Angiotensin converting inhibitors (ACEI) not only decrease angiotensin II (Ang II) but also potentiate the effects of bradykinin. Bradykinin is a potent stimulus to tissue type plasminogen activator (t-PA) secretion in animal models. In this study, we tested the hypothesis that bradykinin increase t-PA levels in humans. Bradykinin was infused in seventeen hypertensive patients randomized to treatment with the ACEIs captopril and quinapril or with placebo. Bradykinin caused a significant decrease in mean arterial pressure (MAP) (p = 0.014) and increase in pulse (p < 0.001).
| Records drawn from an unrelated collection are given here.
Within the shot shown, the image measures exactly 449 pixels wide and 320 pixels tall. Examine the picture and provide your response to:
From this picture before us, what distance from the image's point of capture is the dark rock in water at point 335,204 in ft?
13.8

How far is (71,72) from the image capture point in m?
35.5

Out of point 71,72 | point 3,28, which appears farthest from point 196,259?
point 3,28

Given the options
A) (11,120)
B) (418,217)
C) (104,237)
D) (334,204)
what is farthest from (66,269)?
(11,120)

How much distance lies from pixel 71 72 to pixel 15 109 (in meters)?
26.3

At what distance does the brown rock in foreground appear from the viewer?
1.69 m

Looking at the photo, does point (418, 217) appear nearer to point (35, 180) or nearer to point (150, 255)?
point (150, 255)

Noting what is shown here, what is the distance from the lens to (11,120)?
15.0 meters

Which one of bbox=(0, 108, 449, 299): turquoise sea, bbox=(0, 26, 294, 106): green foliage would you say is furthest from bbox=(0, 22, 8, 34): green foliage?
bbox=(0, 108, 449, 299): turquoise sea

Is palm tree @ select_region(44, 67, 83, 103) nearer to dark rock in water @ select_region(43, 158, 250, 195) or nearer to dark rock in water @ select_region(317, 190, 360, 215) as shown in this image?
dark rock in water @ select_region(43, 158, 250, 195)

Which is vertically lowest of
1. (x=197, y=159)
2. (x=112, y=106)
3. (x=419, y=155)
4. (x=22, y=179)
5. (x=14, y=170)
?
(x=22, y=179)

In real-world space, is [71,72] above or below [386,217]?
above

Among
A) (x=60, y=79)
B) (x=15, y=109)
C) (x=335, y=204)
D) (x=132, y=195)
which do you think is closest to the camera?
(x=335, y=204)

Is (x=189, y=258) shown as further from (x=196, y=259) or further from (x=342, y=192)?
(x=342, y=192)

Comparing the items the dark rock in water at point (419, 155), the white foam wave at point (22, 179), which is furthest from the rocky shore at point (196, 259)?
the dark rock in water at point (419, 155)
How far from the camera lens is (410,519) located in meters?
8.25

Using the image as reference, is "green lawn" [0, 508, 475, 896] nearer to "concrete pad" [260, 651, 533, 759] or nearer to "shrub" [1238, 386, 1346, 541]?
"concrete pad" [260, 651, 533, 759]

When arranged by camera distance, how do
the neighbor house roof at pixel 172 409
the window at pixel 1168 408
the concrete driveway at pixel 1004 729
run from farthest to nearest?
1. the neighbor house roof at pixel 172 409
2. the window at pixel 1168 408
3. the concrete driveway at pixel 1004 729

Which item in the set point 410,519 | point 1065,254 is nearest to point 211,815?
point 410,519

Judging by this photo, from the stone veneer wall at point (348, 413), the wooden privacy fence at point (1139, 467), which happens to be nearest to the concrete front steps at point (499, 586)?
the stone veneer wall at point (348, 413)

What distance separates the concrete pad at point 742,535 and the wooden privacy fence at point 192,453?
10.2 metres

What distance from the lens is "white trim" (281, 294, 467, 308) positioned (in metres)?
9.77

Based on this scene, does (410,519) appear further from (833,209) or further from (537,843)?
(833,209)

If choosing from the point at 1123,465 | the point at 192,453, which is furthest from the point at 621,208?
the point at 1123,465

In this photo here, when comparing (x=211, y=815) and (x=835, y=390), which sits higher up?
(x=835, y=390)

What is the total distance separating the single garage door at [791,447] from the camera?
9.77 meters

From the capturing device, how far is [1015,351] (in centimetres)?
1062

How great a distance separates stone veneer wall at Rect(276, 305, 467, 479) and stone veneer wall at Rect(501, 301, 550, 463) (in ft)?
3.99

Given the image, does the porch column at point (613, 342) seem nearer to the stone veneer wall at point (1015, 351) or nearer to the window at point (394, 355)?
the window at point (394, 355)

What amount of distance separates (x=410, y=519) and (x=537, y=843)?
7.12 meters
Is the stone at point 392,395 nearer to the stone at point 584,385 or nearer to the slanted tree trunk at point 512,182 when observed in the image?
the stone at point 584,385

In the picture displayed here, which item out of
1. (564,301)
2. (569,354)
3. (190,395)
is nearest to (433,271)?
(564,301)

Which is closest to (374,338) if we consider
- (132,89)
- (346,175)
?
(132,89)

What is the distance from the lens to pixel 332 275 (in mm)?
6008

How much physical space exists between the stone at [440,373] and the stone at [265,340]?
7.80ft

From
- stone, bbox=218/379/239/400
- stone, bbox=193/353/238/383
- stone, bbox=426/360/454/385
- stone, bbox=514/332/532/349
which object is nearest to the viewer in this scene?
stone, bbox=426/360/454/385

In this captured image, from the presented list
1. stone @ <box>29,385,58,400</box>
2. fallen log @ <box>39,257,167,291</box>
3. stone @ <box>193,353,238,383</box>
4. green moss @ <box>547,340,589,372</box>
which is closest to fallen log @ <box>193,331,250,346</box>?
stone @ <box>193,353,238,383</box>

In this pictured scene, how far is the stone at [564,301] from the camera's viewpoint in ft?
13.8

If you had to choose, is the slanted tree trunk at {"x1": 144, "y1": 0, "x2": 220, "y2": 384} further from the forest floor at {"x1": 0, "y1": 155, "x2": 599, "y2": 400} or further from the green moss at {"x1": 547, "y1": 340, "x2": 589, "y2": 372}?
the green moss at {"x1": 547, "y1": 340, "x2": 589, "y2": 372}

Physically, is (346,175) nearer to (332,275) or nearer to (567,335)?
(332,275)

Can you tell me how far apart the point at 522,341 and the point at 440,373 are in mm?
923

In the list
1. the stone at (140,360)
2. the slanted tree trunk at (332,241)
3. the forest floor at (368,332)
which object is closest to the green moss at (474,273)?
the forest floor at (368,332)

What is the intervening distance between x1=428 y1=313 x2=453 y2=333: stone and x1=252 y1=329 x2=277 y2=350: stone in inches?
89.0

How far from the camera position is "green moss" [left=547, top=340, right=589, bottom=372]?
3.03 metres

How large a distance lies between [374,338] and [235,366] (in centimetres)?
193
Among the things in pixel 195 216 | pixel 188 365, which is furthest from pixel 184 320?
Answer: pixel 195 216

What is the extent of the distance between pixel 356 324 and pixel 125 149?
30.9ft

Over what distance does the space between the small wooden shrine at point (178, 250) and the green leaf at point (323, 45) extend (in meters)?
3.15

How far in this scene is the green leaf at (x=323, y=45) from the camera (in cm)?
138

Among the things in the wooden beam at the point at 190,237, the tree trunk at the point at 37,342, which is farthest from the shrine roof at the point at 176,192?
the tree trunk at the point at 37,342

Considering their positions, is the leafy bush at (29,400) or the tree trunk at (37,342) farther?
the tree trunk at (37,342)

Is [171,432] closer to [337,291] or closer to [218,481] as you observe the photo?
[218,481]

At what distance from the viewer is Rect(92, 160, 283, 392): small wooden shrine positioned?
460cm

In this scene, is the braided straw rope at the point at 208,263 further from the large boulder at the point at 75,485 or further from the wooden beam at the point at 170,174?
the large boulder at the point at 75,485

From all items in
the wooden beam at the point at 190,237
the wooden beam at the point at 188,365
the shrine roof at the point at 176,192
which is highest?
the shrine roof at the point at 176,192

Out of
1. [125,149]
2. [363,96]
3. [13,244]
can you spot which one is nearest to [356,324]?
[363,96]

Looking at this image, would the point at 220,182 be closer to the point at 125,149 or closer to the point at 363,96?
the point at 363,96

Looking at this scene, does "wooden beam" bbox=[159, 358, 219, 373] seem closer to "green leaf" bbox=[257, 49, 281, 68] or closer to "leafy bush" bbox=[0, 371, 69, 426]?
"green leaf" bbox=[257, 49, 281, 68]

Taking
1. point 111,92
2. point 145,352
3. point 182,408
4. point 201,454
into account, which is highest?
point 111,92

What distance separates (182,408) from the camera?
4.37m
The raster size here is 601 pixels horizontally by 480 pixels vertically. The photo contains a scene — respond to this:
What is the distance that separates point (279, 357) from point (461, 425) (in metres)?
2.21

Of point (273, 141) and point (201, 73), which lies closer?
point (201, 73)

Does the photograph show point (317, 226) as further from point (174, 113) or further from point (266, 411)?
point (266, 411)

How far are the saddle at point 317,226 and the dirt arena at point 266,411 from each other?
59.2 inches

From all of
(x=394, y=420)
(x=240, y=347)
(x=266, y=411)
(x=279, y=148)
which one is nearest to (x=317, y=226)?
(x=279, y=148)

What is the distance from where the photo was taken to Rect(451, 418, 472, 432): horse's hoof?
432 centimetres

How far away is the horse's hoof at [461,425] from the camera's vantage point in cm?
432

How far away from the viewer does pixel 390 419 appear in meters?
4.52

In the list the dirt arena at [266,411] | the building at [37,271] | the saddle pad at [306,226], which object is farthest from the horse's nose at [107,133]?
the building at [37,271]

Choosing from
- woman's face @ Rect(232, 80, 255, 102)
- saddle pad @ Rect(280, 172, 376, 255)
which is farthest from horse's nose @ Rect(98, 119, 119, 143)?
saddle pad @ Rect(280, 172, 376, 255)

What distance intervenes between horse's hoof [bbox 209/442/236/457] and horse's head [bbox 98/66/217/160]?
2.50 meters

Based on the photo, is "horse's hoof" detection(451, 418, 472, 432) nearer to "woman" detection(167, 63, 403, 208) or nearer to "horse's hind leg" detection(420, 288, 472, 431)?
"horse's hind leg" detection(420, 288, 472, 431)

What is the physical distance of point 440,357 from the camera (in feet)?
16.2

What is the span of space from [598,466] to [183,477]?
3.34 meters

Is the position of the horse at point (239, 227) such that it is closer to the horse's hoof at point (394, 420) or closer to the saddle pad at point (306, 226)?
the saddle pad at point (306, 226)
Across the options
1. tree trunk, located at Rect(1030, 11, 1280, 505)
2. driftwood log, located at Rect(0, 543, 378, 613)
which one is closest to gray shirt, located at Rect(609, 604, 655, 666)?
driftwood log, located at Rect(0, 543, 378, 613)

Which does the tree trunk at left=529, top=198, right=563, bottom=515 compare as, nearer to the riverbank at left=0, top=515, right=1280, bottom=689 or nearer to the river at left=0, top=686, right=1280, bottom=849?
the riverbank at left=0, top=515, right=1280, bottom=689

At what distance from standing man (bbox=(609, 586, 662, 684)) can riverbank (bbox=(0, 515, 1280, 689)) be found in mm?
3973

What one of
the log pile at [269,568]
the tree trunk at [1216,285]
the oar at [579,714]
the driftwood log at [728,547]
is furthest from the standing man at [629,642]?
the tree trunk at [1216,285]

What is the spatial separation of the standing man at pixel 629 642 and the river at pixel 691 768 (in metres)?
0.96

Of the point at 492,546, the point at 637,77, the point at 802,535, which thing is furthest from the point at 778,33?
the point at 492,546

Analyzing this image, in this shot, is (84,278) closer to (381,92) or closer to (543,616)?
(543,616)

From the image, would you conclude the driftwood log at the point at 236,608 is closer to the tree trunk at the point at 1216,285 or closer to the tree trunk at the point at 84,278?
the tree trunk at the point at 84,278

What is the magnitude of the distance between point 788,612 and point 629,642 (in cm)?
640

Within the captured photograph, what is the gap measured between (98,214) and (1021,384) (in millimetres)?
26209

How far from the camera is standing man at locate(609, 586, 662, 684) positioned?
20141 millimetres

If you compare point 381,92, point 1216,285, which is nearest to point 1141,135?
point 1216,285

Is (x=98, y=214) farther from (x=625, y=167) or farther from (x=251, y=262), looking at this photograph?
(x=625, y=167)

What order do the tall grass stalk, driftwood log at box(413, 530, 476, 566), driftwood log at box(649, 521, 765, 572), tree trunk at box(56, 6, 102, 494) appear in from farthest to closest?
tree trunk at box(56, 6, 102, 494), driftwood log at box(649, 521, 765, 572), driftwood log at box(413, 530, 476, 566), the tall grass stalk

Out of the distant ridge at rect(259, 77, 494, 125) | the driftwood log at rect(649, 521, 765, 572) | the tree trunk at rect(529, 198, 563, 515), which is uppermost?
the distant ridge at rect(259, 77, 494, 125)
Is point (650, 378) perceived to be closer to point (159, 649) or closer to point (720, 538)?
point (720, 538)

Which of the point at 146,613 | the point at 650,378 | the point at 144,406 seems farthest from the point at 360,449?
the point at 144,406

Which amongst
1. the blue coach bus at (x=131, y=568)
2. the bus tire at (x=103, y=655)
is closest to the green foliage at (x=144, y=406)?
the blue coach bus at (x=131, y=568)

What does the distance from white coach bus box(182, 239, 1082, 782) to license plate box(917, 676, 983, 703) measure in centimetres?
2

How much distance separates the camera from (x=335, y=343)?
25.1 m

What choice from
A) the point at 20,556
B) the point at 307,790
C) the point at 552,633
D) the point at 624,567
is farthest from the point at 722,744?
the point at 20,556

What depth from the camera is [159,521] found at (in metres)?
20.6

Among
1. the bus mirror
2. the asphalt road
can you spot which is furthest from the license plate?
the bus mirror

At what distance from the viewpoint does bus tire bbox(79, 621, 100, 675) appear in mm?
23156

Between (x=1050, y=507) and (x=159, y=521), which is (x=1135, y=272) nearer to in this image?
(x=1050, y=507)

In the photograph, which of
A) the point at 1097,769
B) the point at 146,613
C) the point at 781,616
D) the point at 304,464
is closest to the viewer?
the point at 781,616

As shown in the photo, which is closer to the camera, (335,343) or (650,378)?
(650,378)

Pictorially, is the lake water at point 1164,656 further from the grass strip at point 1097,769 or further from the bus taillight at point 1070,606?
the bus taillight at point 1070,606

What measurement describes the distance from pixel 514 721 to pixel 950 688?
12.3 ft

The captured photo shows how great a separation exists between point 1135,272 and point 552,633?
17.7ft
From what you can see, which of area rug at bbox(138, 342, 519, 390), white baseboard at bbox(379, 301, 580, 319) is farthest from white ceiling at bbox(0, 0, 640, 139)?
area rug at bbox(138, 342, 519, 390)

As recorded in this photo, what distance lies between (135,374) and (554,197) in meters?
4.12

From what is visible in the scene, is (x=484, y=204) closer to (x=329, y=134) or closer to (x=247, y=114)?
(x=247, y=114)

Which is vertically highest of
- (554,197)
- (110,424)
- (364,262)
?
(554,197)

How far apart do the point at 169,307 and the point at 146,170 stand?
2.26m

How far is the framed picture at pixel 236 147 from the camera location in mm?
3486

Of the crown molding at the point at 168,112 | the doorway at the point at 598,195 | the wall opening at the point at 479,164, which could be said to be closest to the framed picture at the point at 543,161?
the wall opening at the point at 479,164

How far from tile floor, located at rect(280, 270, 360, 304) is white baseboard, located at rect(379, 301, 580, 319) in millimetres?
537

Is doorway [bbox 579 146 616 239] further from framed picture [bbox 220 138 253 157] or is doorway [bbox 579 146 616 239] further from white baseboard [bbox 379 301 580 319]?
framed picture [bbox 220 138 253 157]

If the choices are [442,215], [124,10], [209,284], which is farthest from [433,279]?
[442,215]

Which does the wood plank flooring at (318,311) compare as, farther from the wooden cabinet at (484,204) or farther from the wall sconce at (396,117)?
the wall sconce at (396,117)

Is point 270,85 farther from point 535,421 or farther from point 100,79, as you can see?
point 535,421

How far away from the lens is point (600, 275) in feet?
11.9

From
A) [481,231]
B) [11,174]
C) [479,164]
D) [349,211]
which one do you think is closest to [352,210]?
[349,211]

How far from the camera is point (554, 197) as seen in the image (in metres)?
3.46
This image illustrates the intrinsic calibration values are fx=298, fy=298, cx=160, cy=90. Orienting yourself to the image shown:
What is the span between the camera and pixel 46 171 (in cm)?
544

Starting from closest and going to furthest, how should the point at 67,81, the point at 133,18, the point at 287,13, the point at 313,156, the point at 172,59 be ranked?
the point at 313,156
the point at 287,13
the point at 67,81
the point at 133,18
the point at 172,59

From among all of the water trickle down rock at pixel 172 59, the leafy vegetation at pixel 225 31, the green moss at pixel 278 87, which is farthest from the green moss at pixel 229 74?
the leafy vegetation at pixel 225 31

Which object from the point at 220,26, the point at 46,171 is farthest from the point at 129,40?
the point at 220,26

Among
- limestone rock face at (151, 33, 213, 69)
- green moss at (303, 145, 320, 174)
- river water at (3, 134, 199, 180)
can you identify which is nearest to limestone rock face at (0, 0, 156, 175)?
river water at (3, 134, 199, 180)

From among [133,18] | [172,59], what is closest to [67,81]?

ACEI significantly potentiated the hemodynamic effect of bradykinin (p < 0.05). Although baseline t-PA antigen levels were similar in the ACEI-treated (6.85 +/- 0.85 ng/ml) and placebo-treated (7.85 +/- 0.68 ng/ml) subjects, bradykinin caused a significant (p < 0.01) increase in t-PA antigen levels (to 19.3 +/- 8.2) only in the ACEI-treated patients. This increase in t-PA was independent of activation of the sympathetic nervous system. Bradykinin had no effect on PAI-1 antigen levels. These in vivo data suggest that infusion of bradykinin results in an increase in circulating t-PA levels without an effect on PAI-1.